(Source text)

The changes that occur to brain structure with normal ageing are likely to impact on cognitive function and neural activity. In order to use this data effectively, the Cam-CAN team are addressing a number of methodological challenges presented by analysis of brain structure across the lifespan.
Currently a number of methodological developments are underway for the Cam-CAN project:
1. Data processing in fMRI: Evaluating segmentation and normalisation methods
Different MRI sequences have different sensitivity profiles across tissue types, and this has consequences for automated methods that normalise brain images to a standard space and segment them into component tissues (grey matter, white matter, CSF, bone, skin, air). Accurate segmentation/normalisation is
critical for determining the regional integrity of grey and white matter and how these measures change with age (e.g., using VBM); for the statistical analysis of functional MRI images over subjects and across age groups; and for the computation of realistic head models for the estimation of sources of MEG
In T1-weighted images, signal is high from white matter, intermediate from grey matter, and low from CSF, resulting in the familiar white/grey/black pattern when shown in greyscale (top-left image in figure). In T2-weighted images (middle-left), this pattern is reversed, with high signal coming from CSF,
intermediate signal from grey matter, and low signal coming from white matter. The relative brightness of CSF in T2 images has clinical utility, facilitating the detection of abnormalities such as tumours and white-matter lesions, and may also help separate dura from grey matter during segmentation. Proton-density weighted (PD) images (bottom-left) are useful for extracting the inner surface of the skull and outer surface of the skin for use in MEG
We are evaluating methods for segmentation and normalisation using these different MR contrast images for use in VBM, fMRI, and MEG analyses. Preliminary results suggest that the simultaneous segmentation of all three images (using SPM’s multi-channel segmentation plus normalisation) may provide the most consistent results (e.g., across sessions).

(End Source text)

## [List of tasks]
**1.** List every component tissue into which the Cam-CAN text says brain images are segmented.
**2.** Reproduce the part of the Cam-CAN text from "The changes that" up to and including "across the lifespan.".
The listing that comes next is taken from a separate source.

(Data below)

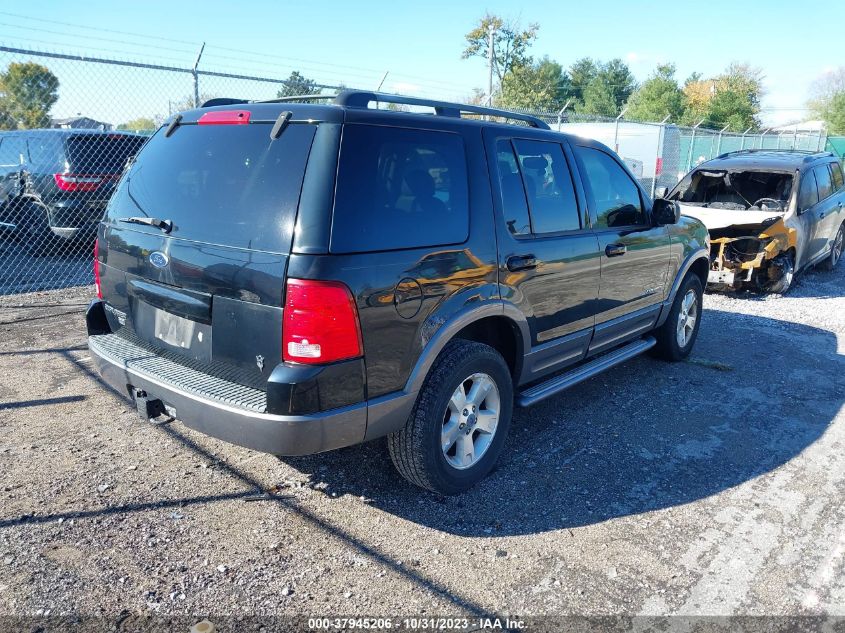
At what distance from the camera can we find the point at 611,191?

(End Data below)

## [Answers for each item]
**1.** grey matter, white matter, CSF, bone, skin, air

**2.**
The changes that occur to brain structure with normal ageing are likely to impact on cognitive function and neural activity. In order to use this data effectively, the Cam-CAN team are addressing a number of methodological challenges presented by analysis of brain structure across the lifespan.